As admitted in his various filings, Mr. Strothers is not an attorney, but he tries to assist parents who, in his words, are caught in the Department's red tape. He alleges that Janine Robinson's four children are currently being held in the Department's system. Janine Robinson asked Mr. Strothers to accompany her to a case review on July 10, 1998. When they arrived, Angela Colon and Val Spahn told Mr. Strothers that he could not attend the meeting because attorneys are not permitted to attend staffings.1 When Mr. Strothers replied that he was not an attorney, the Department employees still refused him admittance, because he was just like an attorney. Mr. Strothers then commenced this mandamus action to compel the respondents to admit him to any and all future reviews upon the invitation of the relevant parent.

DISCUSSION OF LAW
Mr. Strothers claims that pursuant to the "including, but not limited to" language in R.C. 2151.416(B) and O.A.C.5101:2-5-34(E)(2) the Department had no right to exclude him from the staffing. R.C. 2151.416(B) provides: "Each administrative review required by division (A) of this section shall be conducted by a review panel of at least three persons, including, but not limited to, both of the following: (1) A caseworker with day-to-day responsibility for, or familiarity with, the management of the child's case plan; (2) A person who is not responsible for the management of the child's case plan or for the delivery of services to the child or the parents, guardian, or custodian of the child."

O.A.C. 5101:2-5-34(E)(2) provides: "The administrative review shall include, but not be limited to, a joint meeting by the review panel with the child's parent, guardian, or custodian and the child's substitute caregiver. All persons shall be given the opportunity to submit any written materials to be included in the child's case record. If a parent, guardian, custodian or substitute caregiver declines to participate in the administrative review after being contacted, the PCPA or PNA does not have to include them in the joint meeting."

Mr. Strothers argues that these two provisions do not give the Department the discretion to exclude anyone who has information on the child or the child's situation from the reviews. Because the two provisions do not limit who may attend, Mr. Strothers infers that anyone has the right to attend reviews and that the Department may not exclude concerned citizens such as himself.

> GIVEN DATA:
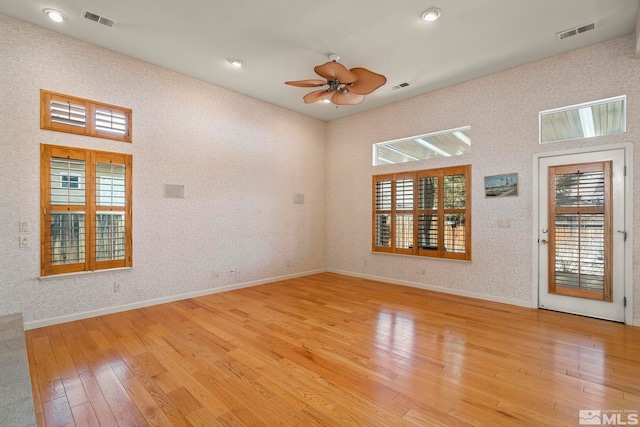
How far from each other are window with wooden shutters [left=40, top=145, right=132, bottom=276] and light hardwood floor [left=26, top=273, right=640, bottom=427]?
0.80 metres

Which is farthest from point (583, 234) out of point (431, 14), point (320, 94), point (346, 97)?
point (320, 94)

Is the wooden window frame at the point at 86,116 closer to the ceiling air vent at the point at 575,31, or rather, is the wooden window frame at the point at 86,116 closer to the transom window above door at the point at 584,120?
the ceiling air vent at the point at 575,31

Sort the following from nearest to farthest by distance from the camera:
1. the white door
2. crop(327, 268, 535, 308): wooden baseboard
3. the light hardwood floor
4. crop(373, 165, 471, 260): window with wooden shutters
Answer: the light hardwood floor, the white door, crop(327, 268, 535, 308): wooden baseboard, crop(373, 165, 471, 260): window with wooden shutters

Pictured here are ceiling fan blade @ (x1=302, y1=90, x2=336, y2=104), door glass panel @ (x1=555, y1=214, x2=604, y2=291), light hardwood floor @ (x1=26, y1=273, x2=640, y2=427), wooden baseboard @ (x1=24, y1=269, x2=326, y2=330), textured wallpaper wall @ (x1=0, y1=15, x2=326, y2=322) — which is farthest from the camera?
ceiling fan blade @ (x1=302, y1=90, x2=336, y2=104)

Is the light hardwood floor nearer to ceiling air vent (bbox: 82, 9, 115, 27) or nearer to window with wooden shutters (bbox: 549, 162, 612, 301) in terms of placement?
window with wooden shutters (bbox: 549, 162, 612, 301)

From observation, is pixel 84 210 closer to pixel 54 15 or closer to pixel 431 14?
pixel 54 15

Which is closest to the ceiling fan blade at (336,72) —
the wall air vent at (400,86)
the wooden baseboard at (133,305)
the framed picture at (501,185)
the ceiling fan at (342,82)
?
the ceiling fan at (342,82)

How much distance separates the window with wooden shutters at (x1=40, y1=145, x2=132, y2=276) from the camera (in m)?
3.63

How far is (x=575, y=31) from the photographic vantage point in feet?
11.7

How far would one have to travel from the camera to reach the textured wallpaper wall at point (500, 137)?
12.5 feet

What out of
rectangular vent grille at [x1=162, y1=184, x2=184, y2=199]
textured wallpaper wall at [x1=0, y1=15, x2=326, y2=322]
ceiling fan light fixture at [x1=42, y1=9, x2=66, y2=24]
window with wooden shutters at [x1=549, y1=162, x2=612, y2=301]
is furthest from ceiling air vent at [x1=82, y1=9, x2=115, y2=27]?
window with wooden shutters at [x1=549, y1=162, x2=612, y2=301]

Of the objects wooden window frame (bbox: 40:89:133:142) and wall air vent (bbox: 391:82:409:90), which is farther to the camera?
wall air vent (bbox: 391:82:409:90)

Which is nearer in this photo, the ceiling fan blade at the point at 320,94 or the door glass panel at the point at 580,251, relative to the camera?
the door glass panel at the point at 580,251

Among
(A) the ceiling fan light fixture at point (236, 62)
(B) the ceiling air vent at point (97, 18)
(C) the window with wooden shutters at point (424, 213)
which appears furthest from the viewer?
(C) the window with wooden shutters at point (424, 213)
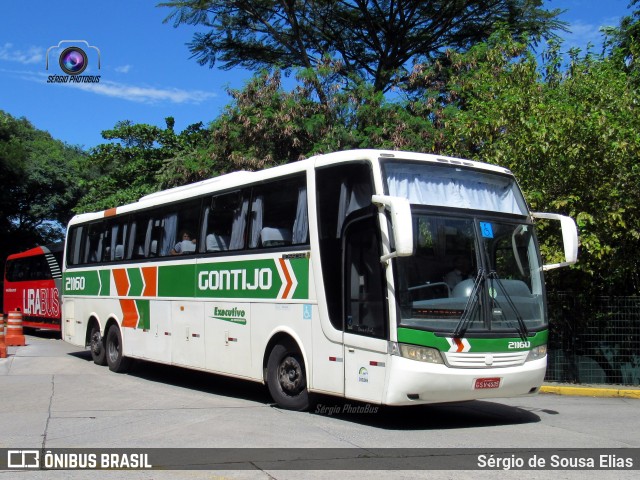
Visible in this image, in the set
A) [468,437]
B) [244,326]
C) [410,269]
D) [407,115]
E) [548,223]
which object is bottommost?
[468,437]

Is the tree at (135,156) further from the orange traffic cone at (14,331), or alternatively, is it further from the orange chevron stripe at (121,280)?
the orange chevron stripe at (121,280)

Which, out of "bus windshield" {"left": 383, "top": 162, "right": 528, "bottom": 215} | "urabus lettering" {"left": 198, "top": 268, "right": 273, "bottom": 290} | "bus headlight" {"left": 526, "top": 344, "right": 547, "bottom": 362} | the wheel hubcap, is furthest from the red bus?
"bus headlight" {"left": 526, "top": 344, "right": 547, "bottom": 362}

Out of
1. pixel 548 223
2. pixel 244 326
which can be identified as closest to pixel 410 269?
pixel 244 326

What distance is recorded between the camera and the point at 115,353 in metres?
15.5

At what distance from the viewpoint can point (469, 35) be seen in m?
26.4

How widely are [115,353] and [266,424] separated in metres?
7.40

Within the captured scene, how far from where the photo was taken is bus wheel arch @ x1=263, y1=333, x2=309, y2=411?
395 inches

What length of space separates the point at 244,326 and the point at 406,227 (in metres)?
4.20

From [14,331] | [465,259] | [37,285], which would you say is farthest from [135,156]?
[465,259]

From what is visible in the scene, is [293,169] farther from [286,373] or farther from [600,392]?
[600,392]

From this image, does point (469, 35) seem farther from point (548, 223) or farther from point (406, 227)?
point (406, 227)

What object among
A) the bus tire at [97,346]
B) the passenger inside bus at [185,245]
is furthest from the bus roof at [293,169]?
the bus tire at [97,346]

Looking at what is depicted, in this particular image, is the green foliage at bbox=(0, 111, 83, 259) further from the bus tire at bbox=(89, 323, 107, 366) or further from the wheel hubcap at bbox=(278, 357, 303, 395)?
the wheel hubcap at bbox=(278, 357, 303, 395)

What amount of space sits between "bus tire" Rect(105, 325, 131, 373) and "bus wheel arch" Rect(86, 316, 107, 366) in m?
0.34
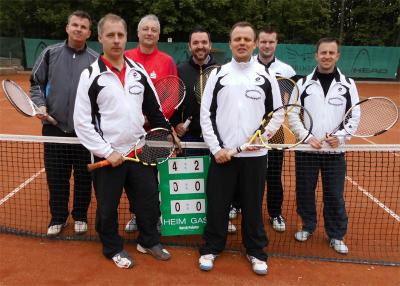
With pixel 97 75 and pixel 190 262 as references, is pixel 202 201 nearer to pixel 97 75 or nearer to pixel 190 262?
pixel 190 262

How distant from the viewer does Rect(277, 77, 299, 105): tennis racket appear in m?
3.88

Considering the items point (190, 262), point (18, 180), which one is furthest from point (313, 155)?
point (18, 180)

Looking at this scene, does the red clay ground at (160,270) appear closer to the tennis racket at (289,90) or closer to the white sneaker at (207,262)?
the white sneaker at (207,262)

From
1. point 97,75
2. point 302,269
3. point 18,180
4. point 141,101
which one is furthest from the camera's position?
point 18,180

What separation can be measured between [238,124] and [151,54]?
4.42ft

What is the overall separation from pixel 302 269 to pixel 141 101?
2.16 metres

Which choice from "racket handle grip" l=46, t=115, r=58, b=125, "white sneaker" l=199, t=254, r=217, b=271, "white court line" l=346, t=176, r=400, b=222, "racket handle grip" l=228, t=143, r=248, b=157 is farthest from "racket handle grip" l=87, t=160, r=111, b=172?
"white court line" l=346, t=176, r=400, b=222

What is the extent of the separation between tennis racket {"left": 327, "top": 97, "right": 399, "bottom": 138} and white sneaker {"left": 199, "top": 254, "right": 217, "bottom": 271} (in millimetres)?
1612

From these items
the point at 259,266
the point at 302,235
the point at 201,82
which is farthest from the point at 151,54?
the point at 302,235

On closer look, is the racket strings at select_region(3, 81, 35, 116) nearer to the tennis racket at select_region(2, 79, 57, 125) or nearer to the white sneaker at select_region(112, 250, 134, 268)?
the tennis racket at select_region(2, 79, 57, 125)

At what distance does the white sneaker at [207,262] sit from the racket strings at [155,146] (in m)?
1.01

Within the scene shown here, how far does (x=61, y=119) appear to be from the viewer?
3.95 metres

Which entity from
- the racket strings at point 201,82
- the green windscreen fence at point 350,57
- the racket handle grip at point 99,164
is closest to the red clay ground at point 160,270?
the racket handle grip at point 99,164

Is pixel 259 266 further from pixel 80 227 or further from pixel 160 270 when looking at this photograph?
pixel 80 227
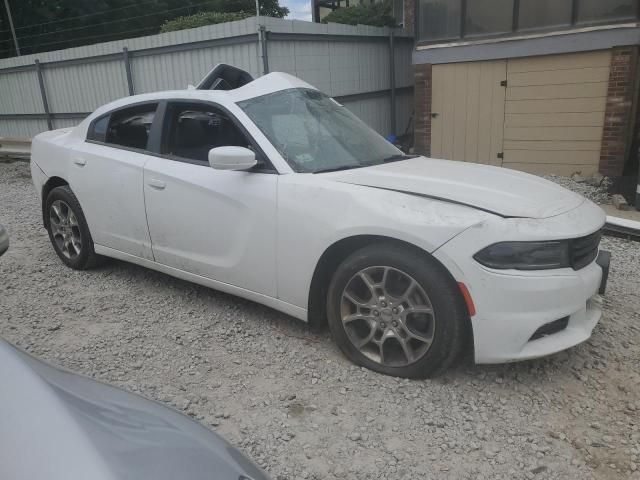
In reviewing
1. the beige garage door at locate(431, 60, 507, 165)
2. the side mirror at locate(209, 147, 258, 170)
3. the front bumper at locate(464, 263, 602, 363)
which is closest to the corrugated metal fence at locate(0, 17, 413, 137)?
the beige garage door at locate(431, 60, 507, 165)

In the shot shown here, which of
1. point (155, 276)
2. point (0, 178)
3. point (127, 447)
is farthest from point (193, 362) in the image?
point (0, 178)

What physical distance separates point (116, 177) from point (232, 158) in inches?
55.7

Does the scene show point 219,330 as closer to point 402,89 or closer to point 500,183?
point 500,183

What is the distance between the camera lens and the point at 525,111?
9672 mm

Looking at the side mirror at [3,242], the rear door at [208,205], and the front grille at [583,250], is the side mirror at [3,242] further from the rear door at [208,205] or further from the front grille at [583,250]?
the front grille at [583,250]

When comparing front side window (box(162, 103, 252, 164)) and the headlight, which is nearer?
the headlight

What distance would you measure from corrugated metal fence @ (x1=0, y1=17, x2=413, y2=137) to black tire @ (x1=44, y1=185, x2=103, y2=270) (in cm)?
477

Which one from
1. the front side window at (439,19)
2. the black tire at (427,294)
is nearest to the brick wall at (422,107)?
the front side window at (439,19)

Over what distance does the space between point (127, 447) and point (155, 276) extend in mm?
3678

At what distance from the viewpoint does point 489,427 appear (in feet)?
8.88

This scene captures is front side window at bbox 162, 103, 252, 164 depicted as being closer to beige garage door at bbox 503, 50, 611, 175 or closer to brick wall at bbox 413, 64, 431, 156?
beige garage door at bbox 503, 50, 611, 175

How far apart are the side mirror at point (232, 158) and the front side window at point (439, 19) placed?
316 inches

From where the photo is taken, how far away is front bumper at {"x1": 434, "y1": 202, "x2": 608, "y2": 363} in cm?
270

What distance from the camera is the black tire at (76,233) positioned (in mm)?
4684
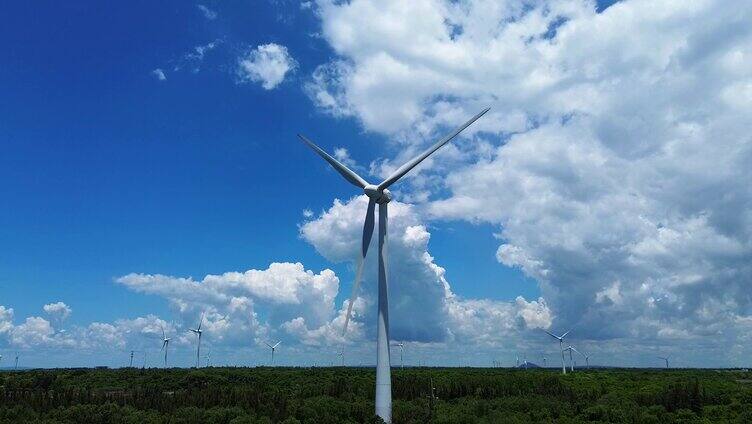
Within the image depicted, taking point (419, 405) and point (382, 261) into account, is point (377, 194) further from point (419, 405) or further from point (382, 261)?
point (419, 405)

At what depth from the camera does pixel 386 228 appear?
6122 centimetres

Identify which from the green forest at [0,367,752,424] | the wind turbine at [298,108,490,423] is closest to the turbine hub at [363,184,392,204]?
the wind turbine at [298,108,490,423]

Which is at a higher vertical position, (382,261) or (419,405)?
(382,261)

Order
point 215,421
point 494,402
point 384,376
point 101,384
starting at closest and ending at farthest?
1. point 384,376
2. point 215,421
3. point 494,402
4. point 101,384

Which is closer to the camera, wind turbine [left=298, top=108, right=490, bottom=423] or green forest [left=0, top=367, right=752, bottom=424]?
wind turbine [left=298, top=108, right=490, bottom=423]

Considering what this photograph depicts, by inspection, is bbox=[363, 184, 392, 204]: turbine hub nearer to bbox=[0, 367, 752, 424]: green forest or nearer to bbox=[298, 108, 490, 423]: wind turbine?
bbox=[298, 108, 490, 423]: wind turbine

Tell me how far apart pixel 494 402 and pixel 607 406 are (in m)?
19.3

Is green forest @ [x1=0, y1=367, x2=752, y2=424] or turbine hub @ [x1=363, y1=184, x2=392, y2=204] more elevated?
turbine hub @ [x1=363, y1=184, x2=392, y2=204]

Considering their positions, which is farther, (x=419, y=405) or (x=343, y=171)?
(x=419, y=405)

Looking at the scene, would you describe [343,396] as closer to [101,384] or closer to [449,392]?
[449,392]

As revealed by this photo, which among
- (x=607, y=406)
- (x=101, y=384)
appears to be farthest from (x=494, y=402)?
(x=101, y=384)

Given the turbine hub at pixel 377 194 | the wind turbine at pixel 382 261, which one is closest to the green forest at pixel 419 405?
the wind turbine at pixel 382 261

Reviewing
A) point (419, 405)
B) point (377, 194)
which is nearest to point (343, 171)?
point (377, 194)

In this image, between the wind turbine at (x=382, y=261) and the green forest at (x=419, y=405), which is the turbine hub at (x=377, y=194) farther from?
the green forest at (x=419, y=405)
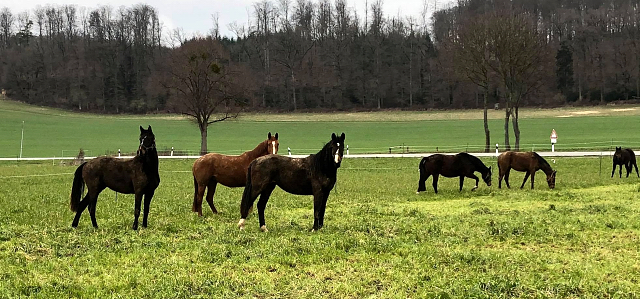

> TASKS AND EXERCISES:
1: In the excerpt about Mr. Strothers:
(a) On what date was the case review that Janine Robinson asked Mr. Strothers to accompany her to?
(b) At least how many persons must sit on a review panel under R.C. 2151.416(B)?
(c) Under O.A.C. 5101:2-5-34(E)(2), with whom does the review panel hold the joint meeting?
2: Rewrite the part of the excerpt about Mr. Strothers that opens with the words containing "Mr. Strothers argues" and closes with "such as himself.", replacing "concerned citizens" with "interested persons".

> SOLUTIONS PER TASK:
1:
(a) July 10, 1998.
(b) Three.
(c) The child's parent, guardian, or custodian and the child's substitute caregiver.

2:
Mr. Strothers argues that these two provisions do not give the Department the discretion to exclude anyone who has information on the child or the child's situation from the reviews. Because the two provisions do not limit who may attend, Mr. Strothers infers that anyone has the right to attend reviews and that the Department may not exclude interested persons such as himself.